Zombie movies have traditionally been low budget gore-fests, so it’s very unusual for a studio to spend mega-bucks (in this case it’s believed to have cost $190 million) on one. The result is the undead on a scale we’ve never really seen before. While purists many not like these post-28 Days Later fast zombies, they’re a very effective force here, and seeing them on this scale really does make the epidemic feel a bit new and different.

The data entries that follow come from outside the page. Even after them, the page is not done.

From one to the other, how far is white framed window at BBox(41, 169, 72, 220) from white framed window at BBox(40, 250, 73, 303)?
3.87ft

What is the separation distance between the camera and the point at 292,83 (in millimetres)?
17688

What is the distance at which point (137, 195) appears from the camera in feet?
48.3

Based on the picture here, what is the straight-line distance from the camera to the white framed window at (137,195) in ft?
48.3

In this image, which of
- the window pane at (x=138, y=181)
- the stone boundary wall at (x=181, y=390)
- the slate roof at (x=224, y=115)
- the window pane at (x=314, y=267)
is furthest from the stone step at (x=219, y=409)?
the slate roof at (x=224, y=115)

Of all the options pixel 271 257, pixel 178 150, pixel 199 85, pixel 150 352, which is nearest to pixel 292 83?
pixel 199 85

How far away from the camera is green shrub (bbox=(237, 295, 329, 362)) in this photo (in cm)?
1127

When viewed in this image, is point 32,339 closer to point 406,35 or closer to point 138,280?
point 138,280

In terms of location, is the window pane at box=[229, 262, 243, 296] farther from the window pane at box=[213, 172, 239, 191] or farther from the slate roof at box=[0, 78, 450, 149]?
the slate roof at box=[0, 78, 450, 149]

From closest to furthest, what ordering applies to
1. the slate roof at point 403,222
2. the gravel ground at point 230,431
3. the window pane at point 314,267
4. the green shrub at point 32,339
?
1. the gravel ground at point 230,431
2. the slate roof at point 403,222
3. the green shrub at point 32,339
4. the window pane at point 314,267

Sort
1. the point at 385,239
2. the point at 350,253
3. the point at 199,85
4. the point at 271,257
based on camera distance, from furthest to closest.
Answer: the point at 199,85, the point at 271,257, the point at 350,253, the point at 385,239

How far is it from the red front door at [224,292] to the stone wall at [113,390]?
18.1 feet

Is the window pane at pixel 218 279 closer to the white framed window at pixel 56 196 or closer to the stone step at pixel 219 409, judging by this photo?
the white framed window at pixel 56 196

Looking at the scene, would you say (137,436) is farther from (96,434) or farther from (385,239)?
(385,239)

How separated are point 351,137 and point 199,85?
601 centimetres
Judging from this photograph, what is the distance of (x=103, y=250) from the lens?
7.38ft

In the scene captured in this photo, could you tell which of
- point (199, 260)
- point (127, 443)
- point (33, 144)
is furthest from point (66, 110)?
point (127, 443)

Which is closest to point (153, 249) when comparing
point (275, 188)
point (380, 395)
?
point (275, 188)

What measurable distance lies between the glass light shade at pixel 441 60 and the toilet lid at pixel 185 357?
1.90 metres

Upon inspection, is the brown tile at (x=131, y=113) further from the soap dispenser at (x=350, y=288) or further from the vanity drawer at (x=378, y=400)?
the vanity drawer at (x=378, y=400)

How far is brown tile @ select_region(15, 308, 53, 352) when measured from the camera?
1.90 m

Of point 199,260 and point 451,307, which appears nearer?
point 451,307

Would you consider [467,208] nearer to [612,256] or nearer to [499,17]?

However it’s a flawed film. The setpieces are all pretty effective, with Brad Pitt and director Marc Forster creating a series of situations of chaos where no one is sure what to do or what will happen next. Unfortunately though, what happens in between is messy, confused and pretty clunky. It was the same with what Forster did with Quantum Of Solace, where as soon as the movie slowed down for five minutes, it seemed utterly confused as to what it was doing and what the actual plot was. That movie also had problems with its action, but the shaky-cam style works With World War Z due to the chaos Gerry finds himself part of.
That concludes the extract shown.